## [What you need to do]
Exact copy, no pictures: return only the lines below from the line with "Roses - Red White And Blue Greeting Card" up to and including the line with "山上農園オンラインショップ - コクのある大将季や不知火(デコポン)を鹿児島からお届け".

Source material: Begin

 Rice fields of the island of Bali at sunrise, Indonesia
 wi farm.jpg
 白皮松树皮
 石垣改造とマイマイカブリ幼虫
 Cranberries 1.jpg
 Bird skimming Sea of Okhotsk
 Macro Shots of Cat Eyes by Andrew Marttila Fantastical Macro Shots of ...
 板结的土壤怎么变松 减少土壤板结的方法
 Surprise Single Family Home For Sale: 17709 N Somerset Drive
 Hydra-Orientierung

Source material: End
Source material: Begin

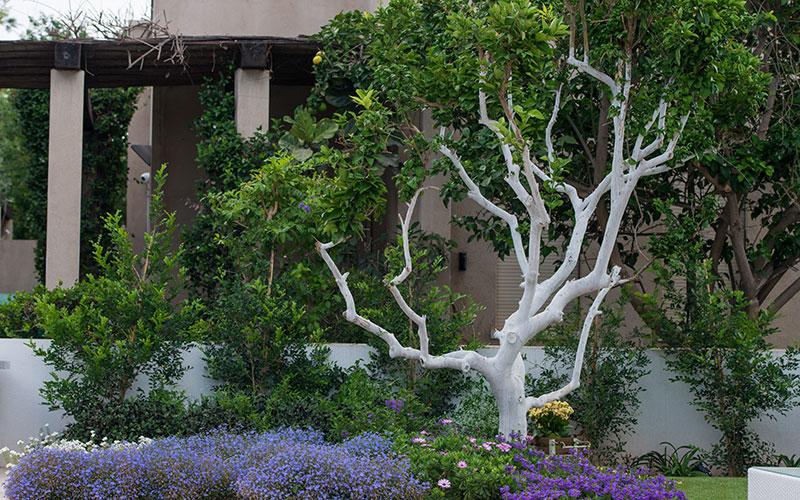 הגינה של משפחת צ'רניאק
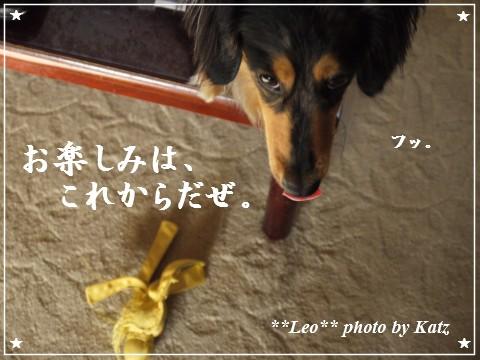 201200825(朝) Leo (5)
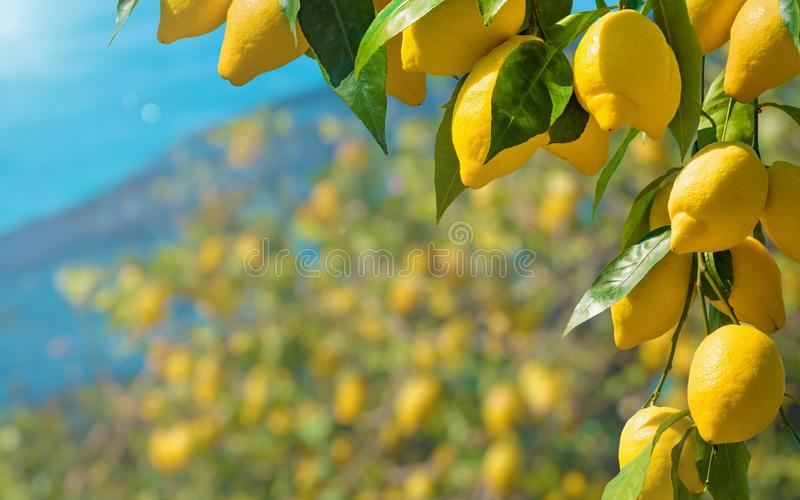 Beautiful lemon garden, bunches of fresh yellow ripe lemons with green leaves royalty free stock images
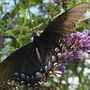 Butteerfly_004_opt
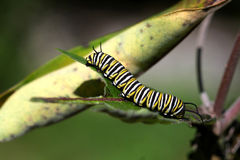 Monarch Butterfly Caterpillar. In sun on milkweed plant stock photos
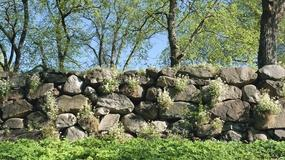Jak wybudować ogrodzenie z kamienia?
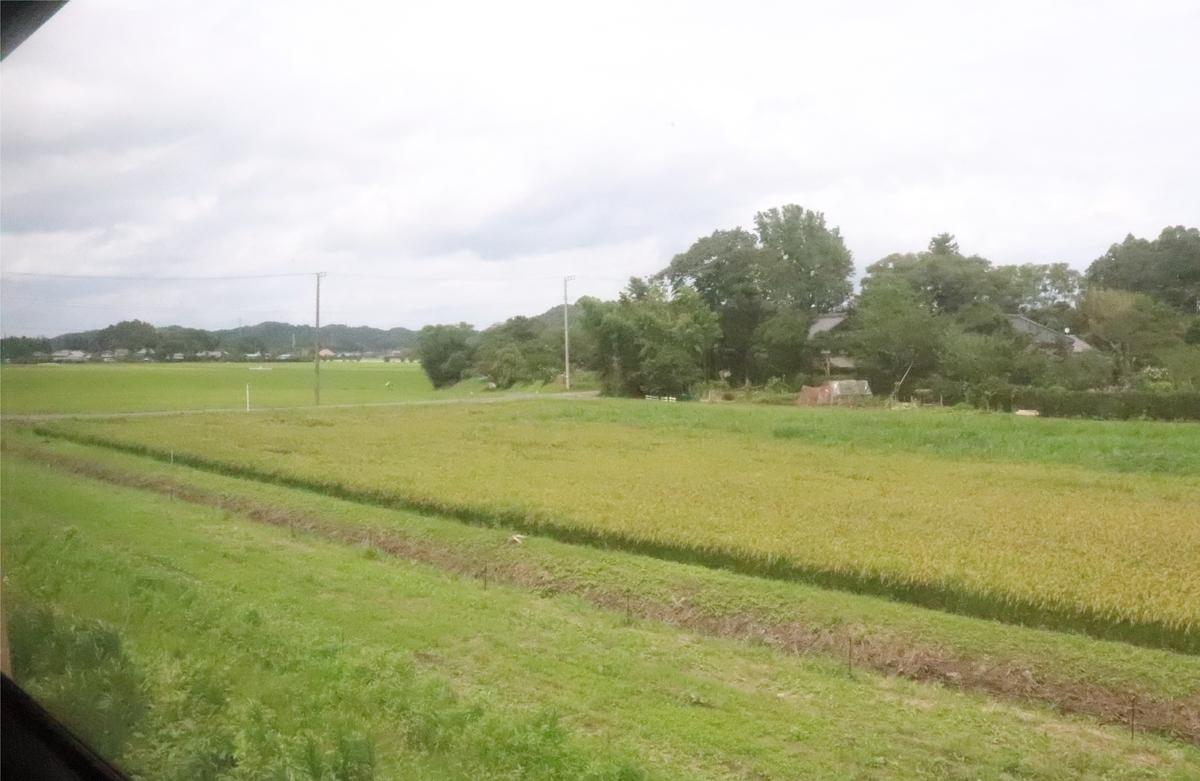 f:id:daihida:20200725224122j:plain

Source material: End
Source material: Begin

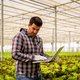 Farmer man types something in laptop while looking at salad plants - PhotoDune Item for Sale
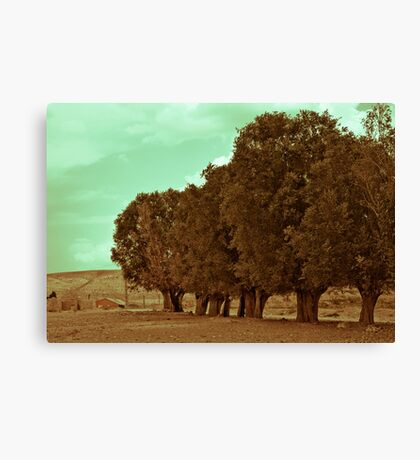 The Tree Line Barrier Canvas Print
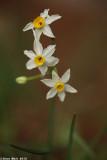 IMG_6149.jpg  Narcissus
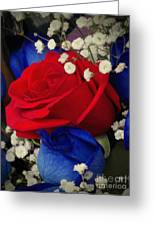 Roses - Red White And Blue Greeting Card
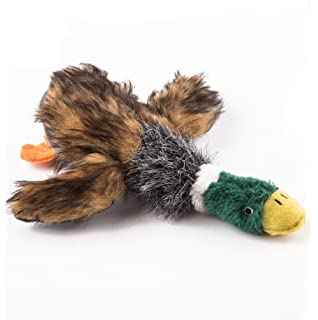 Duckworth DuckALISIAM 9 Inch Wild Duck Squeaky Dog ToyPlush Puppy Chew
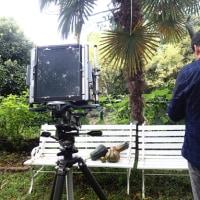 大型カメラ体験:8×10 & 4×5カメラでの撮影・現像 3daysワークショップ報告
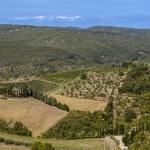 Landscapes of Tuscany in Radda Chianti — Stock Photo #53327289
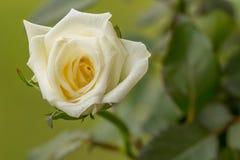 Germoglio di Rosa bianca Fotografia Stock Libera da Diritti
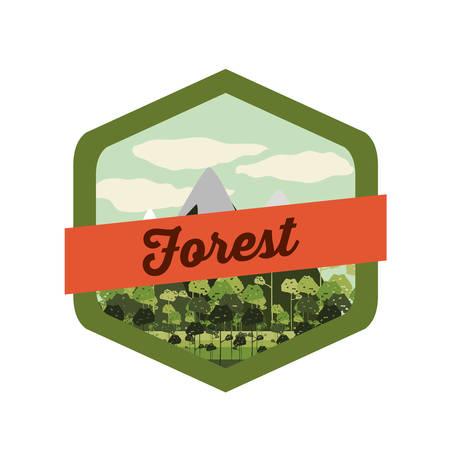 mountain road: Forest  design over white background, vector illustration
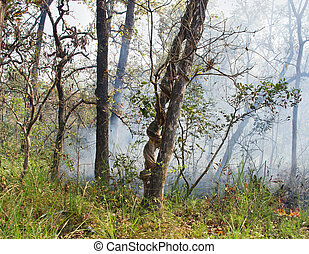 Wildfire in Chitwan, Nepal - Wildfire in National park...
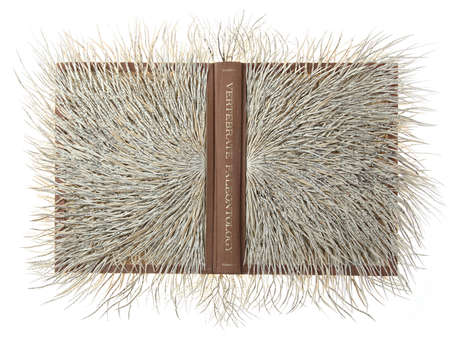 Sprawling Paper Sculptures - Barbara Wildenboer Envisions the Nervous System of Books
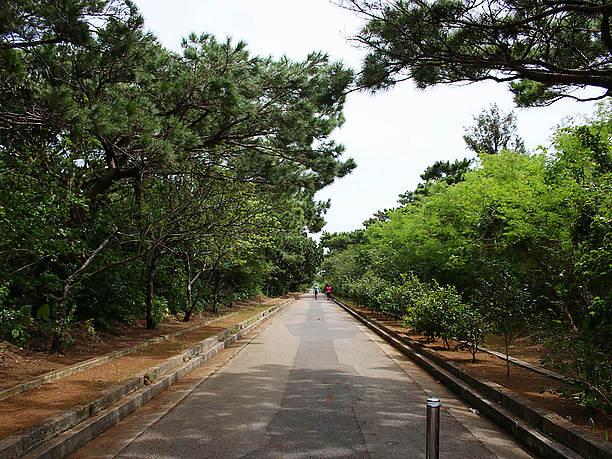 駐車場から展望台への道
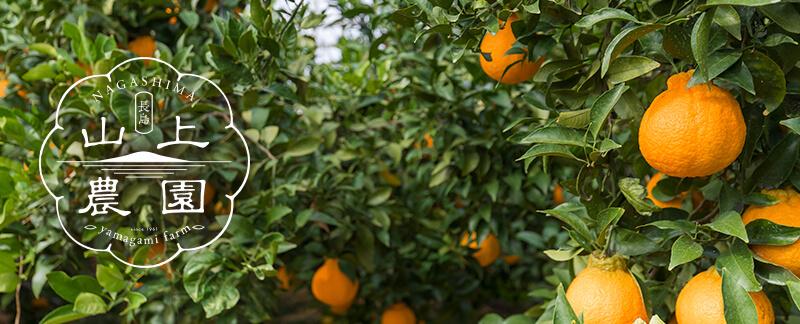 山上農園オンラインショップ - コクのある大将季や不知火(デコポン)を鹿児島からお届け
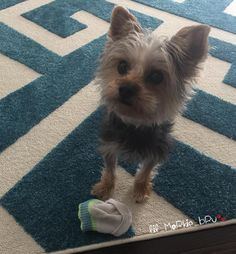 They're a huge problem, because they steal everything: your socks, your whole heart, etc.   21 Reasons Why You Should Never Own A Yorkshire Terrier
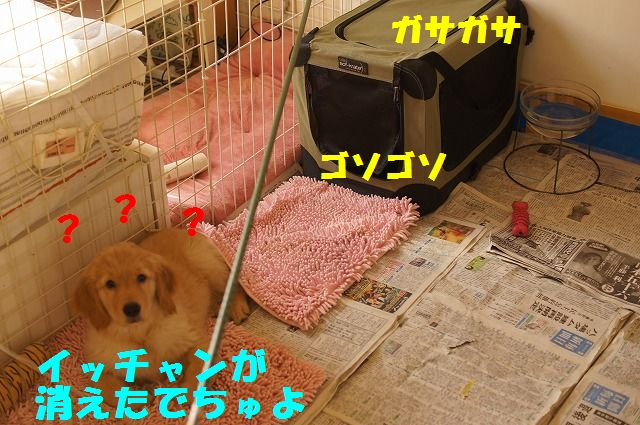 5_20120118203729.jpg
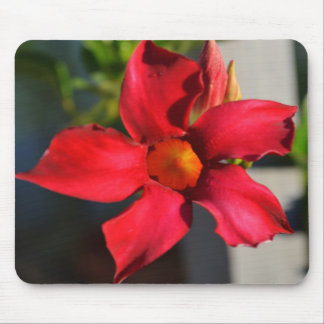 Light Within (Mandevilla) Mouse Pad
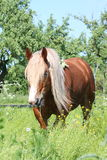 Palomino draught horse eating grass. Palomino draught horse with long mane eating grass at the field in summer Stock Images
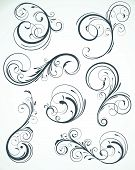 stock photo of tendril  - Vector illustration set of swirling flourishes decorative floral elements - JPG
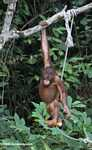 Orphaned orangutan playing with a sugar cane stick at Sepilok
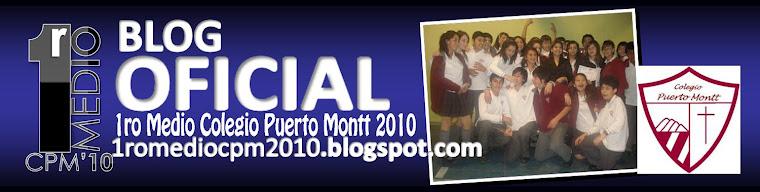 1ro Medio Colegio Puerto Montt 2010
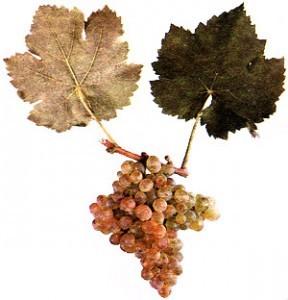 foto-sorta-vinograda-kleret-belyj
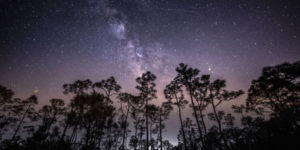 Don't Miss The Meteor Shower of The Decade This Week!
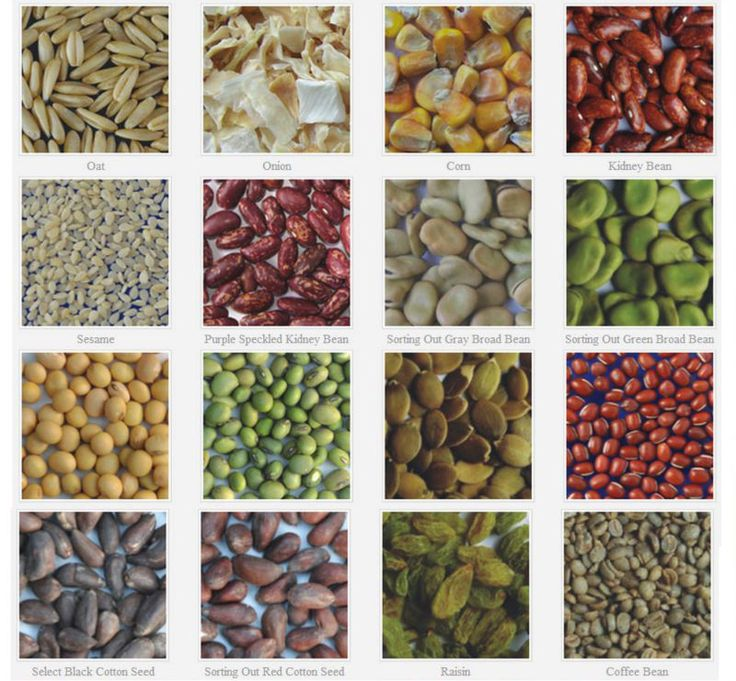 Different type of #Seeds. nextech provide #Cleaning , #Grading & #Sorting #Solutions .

Source material: End

## [Reply to the exercise]
 Roses - Red White And Blue Greeting Card
 Duckworth DuckALISIAM 9 Inch Wild Duck Squeaky Dog ToyPlush Puppy Chew
 大型カメラ体験:8×10 & 4×5カメラでの撮影・現像 3daysワークショップ報告
 Landscapes of Tuscany in Radda Chianti — Stock Photo #53327289
 Germoglio di Rosa bianca Fotografia Stock Libera da Diritti
 mountain road: Forest  design over white background, vector illustration
 Wildfire in Chitwan, Nepal - Wildfire in National park...
 Sprawling Paper Sculptures - Barbara Wildenboer Envisions the Nervous System of Books
 駐車場から展望台への道
 山上農園オンラインショップ - コクのある大将季や不知火(デコポン)を鹿児島からお届け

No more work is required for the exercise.